====== Geciteerde tekst
Wet arbeidsmarkt in balans (WAB) in internetconsultatie

Het kabinet wil het voor werkgevers aantrekkelijker maken om mensen in vaste dienst te nemen. Minister Koolmees komt daarom met een pakket aan maatregelen die dit samen bereiken. Deze nieuwe Wet arbeidsmarkt in balans (WAB) gaat vandaag in internetconsultatie. De minister wil het wetsvoorstel voor de zomer naar de Raad van State sturen en daarna naar de Tweede Kamer.

De arbeidsmarkt vraagt om onderhoud. Zowel werknemers als werkgevers geven aan dat sommige van de huidige wetten en regels een soepel werkende arbeidsmarkt in de weg staan. Teveel mensen komen er daardoor niet meer tussen. 70 procent van het groeiende aantal flexwerkers geeft aan een vaste baan te willen. Minister Koolmees wil dat meer werkenden zekerheid krijgen, terwijl tegelijkertijd flexwerk mogelijk blijft waar het nodig is.

De Wet arbeidsmarkt in balans (WAB) bevat deze samenhangende maatregelen.

  • Ontslag wordt ook mogelijk als er sprake is van een optelsom van omstandigheden, de zogenaamde cumulatiegrond. Nu moet de werkgever aan 1 van de 8 ontslaggronden volledig voldoen. Deze nieuwe negende grond geeft de rechter de mogelijkheid omstandigheden te combineren. De werknemer kan een halve transitievergoeding extra krijgen (bovenop de transitievergoeding), wanneer de cumulatiegrond gebruikt wordt voor het ontslag.
  • Werknemers krijgen vanaf de eerste dag recht op een transitievergoeding (ontslagvergoeding), ook tijdens de proeftijd.
  • De opbouw van de transitievergoeding wordt verlaagd bij lange dienstverbanden.
============
Opdracht
Schrijf de tekst over de Wet arbeidsmarkt in balans verder, aansluitend op de laatste zin.
====== Aangeleverde regels
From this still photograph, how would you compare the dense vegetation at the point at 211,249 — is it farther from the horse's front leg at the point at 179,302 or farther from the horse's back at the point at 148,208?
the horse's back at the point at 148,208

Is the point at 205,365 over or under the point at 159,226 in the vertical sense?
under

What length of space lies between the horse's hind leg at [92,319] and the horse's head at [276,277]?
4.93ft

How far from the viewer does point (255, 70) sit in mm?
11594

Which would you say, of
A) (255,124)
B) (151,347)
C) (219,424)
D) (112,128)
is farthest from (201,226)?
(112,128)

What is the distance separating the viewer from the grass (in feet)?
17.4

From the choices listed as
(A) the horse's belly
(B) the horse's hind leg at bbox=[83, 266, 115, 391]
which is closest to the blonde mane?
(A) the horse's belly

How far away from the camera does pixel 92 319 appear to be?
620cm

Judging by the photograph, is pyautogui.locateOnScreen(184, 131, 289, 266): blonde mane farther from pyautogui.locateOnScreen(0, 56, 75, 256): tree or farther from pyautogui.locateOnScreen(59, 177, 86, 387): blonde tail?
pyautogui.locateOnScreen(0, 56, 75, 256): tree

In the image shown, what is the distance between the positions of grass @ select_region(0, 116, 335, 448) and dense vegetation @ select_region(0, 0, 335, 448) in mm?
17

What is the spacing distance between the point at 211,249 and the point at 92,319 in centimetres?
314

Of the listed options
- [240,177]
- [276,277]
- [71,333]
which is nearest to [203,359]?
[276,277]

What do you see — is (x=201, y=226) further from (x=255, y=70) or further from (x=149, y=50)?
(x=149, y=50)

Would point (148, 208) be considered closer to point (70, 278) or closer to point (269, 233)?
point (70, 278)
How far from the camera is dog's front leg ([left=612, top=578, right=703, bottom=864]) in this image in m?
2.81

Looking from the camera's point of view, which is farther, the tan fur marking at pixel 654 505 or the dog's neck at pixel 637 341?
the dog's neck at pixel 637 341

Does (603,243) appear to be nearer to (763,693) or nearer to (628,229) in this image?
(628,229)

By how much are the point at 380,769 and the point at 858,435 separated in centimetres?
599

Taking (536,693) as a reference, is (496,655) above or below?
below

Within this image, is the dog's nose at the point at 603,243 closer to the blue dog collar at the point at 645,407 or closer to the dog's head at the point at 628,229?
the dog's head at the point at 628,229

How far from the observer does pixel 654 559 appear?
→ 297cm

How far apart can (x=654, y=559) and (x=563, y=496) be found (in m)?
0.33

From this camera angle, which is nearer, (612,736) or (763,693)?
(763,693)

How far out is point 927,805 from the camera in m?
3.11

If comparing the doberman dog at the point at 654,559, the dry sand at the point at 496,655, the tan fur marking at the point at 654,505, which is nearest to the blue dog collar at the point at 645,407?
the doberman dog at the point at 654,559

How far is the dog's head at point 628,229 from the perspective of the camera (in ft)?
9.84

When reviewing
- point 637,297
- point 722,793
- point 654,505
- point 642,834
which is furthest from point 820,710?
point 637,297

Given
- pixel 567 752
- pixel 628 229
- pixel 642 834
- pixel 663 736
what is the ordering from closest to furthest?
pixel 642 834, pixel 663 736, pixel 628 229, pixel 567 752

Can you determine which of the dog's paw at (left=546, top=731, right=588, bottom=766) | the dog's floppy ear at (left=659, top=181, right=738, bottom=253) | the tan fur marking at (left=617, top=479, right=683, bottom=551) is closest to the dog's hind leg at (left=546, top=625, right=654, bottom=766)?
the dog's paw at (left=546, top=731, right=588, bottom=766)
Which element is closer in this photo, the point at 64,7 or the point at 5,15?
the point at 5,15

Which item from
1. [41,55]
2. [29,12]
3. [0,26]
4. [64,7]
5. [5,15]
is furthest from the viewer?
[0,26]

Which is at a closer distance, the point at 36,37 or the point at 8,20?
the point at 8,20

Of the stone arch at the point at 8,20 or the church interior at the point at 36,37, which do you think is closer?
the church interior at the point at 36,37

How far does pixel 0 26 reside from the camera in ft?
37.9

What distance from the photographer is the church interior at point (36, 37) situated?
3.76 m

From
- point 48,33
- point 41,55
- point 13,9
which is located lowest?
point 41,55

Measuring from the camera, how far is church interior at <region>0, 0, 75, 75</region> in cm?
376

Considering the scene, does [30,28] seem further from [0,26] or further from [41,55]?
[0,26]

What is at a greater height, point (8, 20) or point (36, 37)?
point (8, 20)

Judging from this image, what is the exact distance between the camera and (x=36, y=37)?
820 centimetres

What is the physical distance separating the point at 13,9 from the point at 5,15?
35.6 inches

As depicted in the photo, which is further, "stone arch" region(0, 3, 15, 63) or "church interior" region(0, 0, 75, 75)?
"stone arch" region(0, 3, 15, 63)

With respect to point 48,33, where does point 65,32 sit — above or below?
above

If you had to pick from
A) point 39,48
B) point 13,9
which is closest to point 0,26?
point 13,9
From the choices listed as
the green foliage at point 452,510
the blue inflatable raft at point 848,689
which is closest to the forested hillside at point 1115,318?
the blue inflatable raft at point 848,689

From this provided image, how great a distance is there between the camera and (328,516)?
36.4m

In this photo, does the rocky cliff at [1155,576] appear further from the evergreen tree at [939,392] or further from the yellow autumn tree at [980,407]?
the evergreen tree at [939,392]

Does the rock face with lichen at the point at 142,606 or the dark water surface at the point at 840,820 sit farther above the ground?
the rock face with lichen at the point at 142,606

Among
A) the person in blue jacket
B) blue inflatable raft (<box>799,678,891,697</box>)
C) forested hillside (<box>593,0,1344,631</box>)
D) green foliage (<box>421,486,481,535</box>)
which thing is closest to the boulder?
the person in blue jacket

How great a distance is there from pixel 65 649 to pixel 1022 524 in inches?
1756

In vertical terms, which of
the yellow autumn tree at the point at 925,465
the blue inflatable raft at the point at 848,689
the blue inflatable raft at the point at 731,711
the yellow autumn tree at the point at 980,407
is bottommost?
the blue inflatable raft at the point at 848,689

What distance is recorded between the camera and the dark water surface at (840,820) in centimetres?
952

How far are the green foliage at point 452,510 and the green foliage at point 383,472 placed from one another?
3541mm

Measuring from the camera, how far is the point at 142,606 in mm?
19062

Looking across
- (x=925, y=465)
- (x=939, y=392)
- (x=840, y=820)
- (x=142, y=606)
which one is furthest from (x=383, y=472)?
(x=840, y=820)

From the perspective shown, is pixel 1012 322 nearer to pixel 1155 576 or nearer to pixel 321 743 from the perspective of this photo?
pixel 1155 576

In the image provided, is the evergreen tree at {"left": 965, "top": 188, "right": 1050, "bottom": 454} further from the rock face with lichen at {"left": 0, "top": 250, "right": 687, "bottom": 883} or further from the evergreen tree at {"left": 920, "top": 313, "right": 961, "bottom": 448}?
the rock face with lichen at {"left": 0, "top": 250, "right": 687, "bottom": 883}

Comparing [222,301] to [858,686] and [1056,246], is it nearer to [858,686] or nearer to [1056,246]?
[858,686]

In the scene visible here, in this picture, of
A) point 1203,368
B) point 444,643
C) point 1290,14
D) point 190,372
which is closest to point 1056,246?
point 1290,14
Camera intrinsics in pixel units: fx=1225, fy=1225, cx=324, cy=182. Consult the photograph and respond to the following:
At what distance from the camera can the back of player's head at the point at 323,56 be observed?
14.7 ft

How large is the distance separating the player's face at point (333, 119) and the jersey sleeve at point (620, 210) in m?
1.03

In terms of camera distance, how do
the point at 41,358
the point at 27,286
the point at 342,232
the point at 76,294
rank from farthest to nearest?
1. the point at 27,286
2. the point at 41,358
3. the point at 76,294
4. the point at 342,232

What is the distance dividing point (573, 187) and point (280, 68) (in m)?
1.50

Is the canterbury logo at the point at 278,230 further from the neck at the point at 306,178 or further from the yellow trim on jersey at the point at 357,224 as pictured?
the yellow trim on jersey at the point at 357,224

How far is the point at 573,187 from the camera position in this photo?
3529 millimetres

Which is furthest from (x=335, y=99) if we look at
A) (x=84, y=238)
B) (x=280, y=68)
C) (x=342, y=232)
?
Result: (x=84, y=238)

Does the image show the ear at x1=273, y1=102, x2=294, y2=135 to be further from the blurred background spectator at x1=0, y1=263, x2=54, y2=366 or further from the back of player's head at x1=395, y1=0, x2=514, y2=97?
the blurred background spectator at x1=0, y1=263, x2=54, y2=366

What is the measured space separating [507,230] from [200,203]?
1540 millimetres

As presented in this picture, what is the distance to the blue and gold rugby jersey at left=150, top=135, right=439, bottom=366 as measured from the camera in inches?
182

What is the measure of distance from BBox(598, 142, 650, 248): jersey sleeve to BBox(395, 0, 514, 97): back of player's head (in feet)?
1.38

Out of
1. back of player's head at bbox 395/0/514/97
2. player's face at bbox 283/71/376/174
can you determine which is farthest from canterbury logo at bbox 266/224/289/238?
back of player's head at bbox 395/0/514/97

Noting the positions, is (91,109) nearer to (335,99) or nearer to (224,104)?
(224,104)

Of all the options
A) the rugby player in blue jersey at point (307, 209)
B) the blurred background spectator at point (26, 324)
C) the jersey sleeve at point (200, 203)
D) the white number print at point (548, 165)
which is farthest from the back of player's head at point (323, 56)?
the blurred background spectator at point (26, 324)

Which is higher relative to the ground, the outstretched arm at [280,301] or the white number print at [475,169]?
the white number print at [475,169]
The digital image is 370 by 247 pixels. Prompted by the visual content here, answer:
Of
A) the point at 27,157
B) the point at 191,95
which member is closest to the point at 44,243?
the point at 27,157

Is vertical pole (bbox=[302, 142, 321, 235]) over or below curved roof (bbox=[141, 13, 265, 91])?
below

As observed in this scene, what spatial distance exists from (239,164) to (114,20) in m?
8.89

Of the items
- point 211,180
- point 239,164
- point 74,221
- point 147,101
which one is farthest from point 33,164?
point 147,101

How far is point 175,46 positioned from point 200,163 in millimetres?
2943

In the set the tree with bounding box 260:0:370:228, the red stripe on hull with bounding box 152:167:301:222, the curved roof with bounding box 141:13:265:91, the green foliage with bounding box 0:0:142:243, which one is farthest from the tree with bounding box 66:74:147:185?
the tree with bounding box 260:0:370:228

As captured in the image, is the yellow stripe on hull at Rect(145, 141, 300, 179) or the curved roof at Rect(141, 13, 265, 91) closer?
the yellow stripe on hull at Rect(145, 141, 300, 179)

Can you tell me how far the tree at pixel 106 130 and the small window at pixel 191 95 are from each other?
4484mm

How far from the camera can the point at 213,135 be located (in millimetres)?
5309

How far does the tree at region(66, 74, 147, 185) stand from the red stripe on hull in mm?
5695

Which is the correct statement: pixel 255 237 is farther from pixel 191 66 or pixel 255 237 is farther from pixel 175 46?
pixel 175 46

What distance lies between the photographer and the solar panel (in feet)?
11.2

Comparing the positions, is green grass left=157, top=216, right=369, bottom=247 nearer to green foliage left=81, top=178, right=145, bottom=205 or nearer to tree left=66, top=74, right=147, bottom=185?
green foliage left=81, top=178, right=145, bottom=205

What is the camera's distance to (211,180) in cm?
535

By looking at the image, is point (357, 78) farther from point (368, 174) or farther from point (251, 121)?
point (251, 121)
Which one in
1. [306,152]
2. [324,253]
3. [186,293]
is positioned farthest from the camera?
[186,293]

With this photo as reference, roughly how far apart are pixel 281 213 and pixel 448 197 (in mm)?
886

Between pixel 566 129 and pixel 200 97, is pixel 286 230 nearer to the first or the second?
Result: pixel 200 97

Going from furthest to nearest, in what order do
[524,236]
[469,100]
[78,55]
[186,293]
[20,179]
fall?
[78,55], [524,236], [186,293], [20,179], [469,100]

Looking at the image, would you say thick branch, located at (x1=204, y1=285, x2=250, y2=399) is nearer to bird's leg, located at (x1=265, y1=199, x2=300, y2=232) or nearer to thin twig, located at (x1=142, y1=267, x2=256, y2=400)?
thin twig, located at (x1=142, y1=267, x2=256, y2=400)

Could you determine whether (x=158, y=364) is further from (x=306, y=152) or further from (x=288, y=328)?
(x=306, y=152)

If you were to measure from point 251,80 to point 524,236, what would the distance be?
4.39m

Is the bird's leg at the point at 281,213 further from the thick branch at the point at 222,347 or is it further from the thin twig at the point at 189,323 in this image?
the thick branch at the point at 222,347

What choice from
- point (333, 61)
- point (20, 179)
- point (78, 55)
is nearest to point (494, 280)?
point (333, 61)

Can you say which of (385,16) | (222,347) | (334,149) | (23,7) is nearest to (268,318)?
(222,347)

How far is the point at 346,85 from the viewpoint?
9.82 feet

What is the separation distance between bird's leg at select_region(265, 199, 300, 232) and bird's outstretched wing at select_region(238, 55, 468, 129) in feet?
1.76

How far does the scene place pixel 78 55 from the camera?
============
Resultaat
  • Er komt een regeling voor kleine werkgevers om de transitievergoeding te compenseren als ze hun bedrijf moeten beëindigen wegens pensionering of ziekte. Dit wordt verder uitgewerkt in aanvullende regelgeving.
  • Verlenging van de proeftijd voor vaste contracten van 2 maanden naar 5 maanden.
  • De opeenvolging van tijdelijke contracten (de ketenbepaling) wordt verruimd. Nu is het mogelijk om aansluitend 3 contracten in 2 jaar te aan te gaan. Dit wordt 3 jaar.
  • Ook wordt het mogelijk om de pauze tussen een keten tijdelijke contracten per cao te verkorten van 6 naar 3 maanden als er sprake is van terugkerend tijdelijk werk dat maximaal 9 maanden per jaar kan worden gedaan.
  • Daarnaast komt er een uitzondering op de ketenregeling voor invalkrachten in het primair onderwijs die invallen wegens ziekte.
  • Werknemers die op payrollbasis werken, krijgen dezelfde arbeidsvoorwaarden als de werknemers die in dienst zijn bij de opdrachtgever, met uitzondering van pensioen waar een eigen regeling voor geldt. De definitie van de uitzendovereenkomst wordt niet gewijzigd.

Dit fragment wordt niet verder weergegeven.